All Western International High School history teacher Mike Cruz wanted to do was to read a book. If not for a book, he might have been killed. Cruz was a reader, but reading books was not an acceptable pastime for a young man in Southwest Detroit in the 1980s when running drugs often held more allure. Cruz recounts the night when his drug-dealing best friend was shot dead. “I would have been standing next to him,” Cruz said. But Cruz was at home turning the pages of a book. “Books saved my life,” he said.

Cruz’s family did not expect him to attend college. Making money was all that mattered. So Cruz worked on the line at the Wayne Assembly Plant and made good money. But something was not right. For a man with a curious mind and a restless intellect, factory work was a stultifying routine, a soul-destroying dead end. To sustain his mind and spirit, Cruz read books — a paragraph at a time — in the seconds between his tasks on the line. After nine years, Cruz had read hundreds of books while earning three college degrees in his off hours.
One day, toward the end of his shift at 4 a.m., Cruz had an “aha” moment. He was reading a short article in the New Yorker about a conversation between Joseph Heller, author of the bestseller Catch-22, and the celebrated writer Kurt Vonnegut. Vonnegut told Heller that their party host, a hedge fund manager, had made more money in a single day than Heller had earned from all sales of his wildly popular novel.

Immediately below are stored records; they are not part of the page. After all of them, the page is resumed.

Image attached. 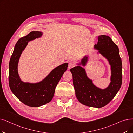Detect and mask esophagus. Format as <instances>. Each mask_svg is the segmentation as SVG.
<instances>
[{
	"mask_svg": "<svg viewBox=\"0 0 133 133\" xmlns=\"http://www.w3.org/2000/svg\"><path fill=\"white\" fill-rule=\"evenodd\" d=\"M73 67H74V64L73 62H70L68 63V69H71Z\"/></svg>",
	"mask_w": 133,
	"mask_h": 133,
	"instance_id": "obj_1",
	"label": "esophagus"
}]
</instances>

Heller responded, “Yes, but I have something he will never have — enough.”
Cruz had also had enough, so he took a big pay cut and became a history teacher and embraced greater metro Detroit as his classroom: Third Man Records, where his students wrote and recorded their own music; Roosevelt Proxy (near Michigan Central Station), where students teamed up with entrepreneurs and graduate students at Lawrence Technological University in Southfield to design and build a shipping container business; and independent local bookstores, such as Book Suey, Pages Bookshop, John King Books, and Literati Bookstore in Ann Arbor.
Visiting bookstores was revelatory to his teens, many of whom had read little else than the drab, colorless language in textbooks. Indeed, most students had neither been to a bookstore nor owned a book. Visiting bookstores “normalized” reading as a legitimate and worthwhile pursuit, said Cruz, who founded Breaking the Cycle with Books, a nonprofit dedicated to promoting reading to urban students. “They get to be in a space with others who love reading and love books,” said veteran Western English teacher and book advocate Tara Baker, who has long supported Cruz and his students.

When his students visited Literati Bookstore in Ann Arbor and saw their fellow teens engrossed in books and reading and while lounging on the grass at the campus of the University of Michigan, they “no longer felt alone,” said Cruz. They felt, “I belong, too.” Bre Caban is one of Cruz’s many students who found the trips to bookstores transformative. She met people who “think the way I do, who have a love for literature,” she said. Caban went on to earn a bachelor’s degree in English at the University of Michigan, Ann Arbor. “Getting lost in a book allows you to travel,” said Caban.
As Baker reflected on her visits with students to the bookstores, she mused, “It’s my chicken soup for the soul moment of the year.”